Любовь дикая и прекрасная, стр. 12

Катриона яростно выругалась.

— Похотливый ублюдок! Пусть знает, что, когда мне потребуется, я уйду пешком! Если он возвратится сюда, то я не останусь и на одну ночь!

— Он также приказал, — продолжила Эллен, — чтобы вы несколько дней не выходили из дома. Если вы ослушаетесь, сказал граф, можете уйти голой или в ночной рубашке. Мне приказано не давать вам другой одежды.

Катриону захлестнула волна ярости, но она подавила ее, ибо верная Эллен ни в чем не была виновата.

— Дай мне хоть что-нибудь надеть, — устало проговорила пленница, — и особо не выбирай, потому что мне все равно. Он все с меня стащит, потому что от своей шлюхи он желает только одного.

— Госпожа Кат, — ласково упрекнула ее Эллен, — граф — ваш суженый, и вы скоро станете мужем и женой. Он уже и сейчас был бы вашим супругом, если бы вы не обманулись в нем и не убежали.

— Боже, Элли!
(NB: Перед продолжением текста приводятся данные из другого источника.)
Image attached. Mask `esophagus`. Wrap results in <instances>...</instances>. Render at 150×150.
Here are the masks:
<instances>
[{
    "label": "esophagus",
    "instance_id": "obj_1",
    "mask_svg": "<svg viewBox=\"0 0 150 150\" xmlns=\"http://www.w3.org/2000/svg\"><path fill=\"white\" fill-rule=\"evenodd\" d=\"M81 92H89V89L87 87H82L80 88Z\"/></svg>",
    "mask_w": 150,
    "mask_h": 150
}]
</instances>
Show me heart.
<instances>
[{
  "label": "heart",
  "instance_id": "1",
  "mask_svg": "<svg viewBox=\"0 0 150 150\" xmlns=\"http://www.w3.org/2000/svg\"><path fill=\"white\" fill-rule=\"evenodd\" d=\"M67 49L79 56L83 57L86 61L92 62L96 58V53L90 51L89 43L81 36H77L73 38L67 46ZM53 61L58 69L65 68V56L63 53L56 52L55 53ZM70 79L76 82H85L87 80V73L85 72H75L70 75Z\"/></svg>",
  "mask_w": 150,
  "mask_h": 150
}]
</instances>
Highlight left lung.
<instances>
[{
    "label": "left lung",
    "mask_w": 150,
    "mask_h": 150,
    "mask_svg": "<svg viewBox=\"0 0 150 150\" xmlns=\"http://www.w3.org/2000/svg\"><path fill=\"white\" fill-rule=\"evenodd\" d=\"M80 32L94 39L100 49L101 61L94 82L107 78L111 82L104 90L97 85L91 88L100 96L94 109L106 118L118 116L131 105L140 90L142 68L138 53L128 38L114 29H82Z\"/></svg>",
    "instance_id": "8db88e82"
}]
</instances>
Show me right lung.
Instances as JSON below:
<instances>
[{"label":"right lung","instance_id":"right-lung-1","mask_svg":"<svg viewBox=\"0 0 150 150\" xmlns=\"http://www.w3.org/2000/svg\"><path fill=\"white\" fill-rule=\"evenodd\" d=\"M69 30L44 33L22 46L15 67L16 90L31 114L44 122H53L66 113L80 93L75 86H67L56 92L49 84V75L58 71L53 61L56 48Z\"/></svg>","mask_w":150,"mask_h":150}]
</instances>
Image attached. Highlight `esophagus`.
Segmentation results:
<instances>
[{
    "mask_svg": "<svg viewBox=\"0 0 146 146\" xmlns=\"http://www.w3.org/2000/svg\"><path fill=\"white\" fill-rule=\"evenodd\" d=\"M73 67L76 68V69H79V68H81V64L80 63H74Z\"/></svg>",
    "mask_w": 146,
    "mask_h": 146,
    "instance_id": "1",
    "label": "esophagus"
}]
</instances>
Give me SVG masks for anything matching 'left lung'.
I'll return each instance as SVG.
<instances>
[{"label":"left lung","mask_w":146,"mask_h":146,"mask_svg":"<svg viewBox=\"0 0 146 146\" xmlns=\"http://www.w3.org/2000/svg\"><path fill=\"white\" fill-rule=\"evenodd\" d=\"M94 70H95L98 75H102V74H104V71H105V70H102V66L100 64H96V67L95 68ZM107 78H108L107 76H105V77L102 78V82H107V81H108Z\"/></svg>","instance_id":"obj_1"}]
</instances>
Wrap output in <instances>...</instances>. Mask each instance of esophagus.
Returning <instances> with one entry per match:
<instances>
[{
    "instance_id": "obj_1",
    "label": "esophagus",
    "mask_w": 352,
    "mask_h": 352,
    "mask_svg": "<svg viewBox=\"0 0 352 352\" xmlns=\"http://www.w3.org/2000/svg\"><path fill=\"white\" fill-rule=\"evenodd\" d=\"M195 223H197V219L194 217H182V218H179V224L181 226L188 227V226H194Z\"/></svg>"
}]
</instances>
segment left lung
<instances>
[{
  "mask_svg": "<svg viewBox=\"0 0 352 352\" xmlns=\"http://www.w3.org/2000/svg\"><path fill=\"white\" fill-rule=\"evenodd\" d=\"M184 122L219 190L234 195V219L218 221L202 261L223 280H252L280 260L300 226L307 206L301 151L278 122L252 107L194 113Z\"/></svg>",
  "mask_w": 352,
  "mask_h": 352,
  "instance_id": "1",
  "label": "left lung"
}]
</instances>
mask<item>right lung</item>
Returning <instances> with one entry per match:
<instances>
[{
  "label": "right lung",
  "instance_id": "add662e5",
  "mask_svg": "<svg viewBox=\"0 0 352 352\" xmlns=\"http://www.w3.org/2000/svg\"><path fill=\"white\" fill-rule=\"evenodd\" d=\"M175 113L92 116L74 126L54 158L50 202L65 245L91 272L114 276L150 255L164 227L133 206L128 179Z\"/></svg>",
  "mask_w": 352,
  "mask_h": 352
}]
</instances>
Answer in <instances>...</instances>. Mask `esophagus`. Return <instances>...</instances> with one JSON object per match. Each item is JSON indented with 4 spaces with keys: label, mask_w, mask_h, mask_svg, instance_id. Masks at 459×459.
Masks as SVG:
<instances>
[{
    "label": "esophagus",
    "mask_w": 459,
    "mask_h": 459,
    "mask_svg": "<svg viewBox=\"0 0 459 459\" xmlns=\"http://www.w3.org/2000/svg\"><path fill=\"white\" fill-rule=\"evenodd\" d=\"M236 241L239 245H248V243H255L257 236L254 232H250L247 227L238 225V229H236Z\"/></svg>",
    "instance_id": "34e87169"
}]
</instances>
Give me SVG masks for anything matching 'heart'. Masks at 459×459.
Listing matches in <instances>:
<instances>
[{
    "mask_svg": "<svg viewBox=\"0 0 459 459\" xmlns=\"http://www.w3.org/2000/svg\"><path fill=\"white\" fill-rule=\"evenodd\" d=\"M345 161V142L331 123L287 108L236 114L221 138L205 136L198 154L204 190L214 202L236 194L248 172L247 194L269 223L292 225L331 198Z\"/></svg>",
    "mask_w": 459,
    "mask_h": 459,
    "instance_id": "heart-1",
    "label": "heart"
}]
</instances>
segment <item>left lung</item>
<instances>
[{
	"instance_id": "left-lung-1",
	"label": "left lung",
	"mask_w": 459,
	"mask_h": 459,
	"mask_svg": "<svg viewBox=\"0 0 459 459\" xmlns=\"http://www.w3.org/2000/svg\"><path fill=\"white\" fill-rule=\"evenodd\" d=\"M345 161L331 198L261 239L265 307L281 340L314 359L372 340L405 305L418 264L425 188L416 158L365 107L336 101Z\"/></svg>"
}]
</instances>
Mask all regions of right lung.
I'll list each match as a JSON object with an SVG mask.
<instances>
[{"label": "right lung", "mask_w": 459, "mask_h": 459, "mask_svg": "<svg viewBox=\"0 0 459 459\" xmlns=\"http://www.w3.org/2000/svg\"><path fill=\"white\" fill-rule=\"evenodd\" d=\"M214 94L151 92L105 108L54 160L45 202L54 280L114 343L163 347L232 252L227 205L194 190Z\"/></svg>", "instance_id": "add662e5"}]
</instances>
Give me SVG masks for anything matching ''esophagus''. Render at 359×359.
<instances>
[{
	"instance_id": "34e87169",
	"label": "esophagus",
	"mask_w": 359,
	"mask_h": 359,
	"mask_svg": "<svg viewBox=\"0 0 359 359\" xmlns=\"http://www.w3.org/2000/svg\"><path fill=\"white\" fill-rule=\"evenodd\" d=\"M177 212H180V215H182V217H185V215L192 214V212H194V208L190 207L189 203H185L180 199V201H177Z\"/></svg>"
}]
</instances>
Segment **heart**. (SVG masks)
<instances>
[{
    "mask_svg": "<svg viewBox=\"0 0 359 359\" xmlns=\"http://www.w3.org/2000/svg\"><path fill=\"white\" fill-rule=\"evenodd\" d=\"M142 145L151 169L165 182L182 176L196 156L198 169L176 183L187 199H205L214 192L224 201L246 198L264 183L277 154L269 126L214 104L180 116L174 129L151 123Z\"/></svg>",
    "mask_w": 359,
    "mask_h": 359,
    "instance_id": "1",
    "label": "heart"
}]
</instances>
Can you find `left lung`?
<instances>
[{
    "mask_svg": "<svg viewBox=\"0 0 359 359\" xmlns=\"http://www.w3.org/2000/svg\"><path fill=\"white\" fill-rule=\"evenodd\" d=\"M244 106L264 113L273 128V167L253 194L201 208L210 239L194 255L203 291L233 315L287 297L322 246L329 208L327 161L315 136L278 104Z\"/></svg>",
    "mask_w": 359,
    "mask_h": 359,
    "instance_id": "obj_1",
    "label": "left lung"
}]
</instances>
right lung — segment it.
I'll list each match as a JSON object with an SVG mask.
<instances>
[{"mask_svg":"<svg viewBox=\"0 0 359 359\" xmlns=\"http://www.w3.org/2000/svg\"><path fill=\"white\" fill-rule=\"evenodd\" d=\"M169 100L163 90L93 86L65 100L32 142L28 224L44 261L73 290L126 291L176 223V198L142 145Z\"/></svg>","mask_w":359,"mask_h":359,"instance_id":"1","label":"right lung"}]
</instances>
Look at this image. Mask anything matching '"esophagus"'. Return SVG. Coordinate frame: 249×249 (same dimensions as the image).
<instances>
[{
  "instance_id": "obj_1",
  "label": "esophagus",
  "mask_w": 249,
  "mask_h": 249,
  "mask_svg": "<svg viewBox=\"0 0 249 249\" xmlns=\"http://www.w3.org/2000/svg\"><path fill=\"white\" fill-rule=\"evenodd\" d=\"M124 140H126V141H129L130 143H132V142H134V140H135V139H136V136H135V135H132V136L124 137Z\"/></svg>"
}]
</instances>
Он, значит, и тебя переманил на свою сторону?

Служанка промолчала и вручила Катрионе ночную рубашку из бирюзового шелка.

— Принесу вам что-нибудь поесть, — сказала Эллен и вышла из комнаты.

Устало и равнодушно Катриона натянула рубашку на свое пышное тело. Затем, взяв щетку, снова опустилась на кровать и стала медленно расчесывать пряди золотистых волос. Итак, он решил, что, отобрав у нее лошадь и одежду, сможет держать ее пленницей. Что ж, возможно, какое-то время он ее действительно продержит. Она выждет.

Но в конце концов откроется же какая-нибудь из дверей, и тогда она снова убежит от него. Уже больше не имело значения, спал он с Фионой или не спал — хотя Катриона и была рада, что нет. Сейчас значило только то, что она не могла позволить ему завладеть Катрионой Хэй и не позволит. Никто не был над ней властелином. Пока Патрик Лесли не поймет, что она — личность, а не просто его продолжение, придется бороться с ним изо всех сил.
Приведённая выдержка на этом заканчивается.